Requirement:
Rewrite the stretch from the line containing "This image's horizontal" through the end of the records, requests included, scaling every distance in the answers by 2.1. Round each result to the number of decimals the original had, rounding halves up.

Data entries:
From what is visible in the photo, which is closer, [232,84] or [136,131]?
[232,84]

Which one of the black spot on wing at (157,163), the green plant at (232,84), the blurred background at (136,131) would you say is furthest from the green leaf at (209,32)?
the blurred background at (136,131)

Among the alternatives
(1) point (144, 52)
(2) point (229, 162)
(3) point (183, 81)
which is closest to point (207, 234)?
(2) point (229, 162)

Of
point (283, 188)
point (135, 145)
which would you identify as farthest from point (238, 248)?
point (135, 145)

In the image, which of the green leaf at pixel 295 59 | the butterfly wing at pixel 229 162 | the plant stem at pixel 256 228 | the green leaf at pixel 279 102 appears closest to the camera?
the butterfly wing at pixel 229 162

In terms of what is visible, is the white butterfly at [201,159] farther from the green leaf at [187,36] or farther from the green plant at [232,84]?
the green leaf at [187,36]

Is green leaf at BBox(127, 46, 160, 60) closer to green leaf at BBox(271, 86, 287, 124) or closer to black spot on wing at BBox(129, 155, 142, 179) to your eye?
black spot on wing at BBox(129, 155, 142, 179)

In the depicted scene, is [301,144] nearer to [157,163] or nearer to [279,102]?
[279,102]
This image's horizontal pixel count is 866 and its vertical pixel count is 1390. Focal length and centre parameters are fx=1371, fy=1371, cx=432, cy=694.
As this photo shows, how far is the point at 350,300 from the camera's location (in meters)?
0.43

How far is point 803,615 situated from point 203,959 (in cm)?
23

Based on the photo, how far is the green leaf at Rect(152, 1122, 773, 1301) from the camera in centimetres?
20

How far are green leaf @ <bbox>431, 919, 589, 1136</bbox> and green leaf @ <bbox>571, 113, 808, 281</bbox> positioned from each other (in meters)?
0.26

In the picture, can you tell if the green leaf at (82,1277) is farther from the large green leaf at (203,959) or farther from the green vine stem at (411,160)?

Expected output:
This image's horizontal pixel count is 866 and its vertical pixel count is 1390. Focal length and centre parameters are fx=1371, fy=1371, cx=432, cy=694.
As this photo shows, how far is the point at 350,300 from the camera's location (in meters)?
0.90

How far is point 803,615 situated from point 203,959 (in cm)?
48

Based on the photo, how far is the green leaf at Rect(152, 1122, 773, 1301) from the camera in centimetres?
42

How far are green leaf @ <bbox>431, 919, 589, 1136</bbox> and green leaf @ <bbox>571, 113, 808, 281</bbox> positioned from each other (in meters)?
0.55

In the picture, can you tell if the green leaf at (82,1277) is farther from the large green leaf at (203,959) or farther from the green vine stem at (411,160)?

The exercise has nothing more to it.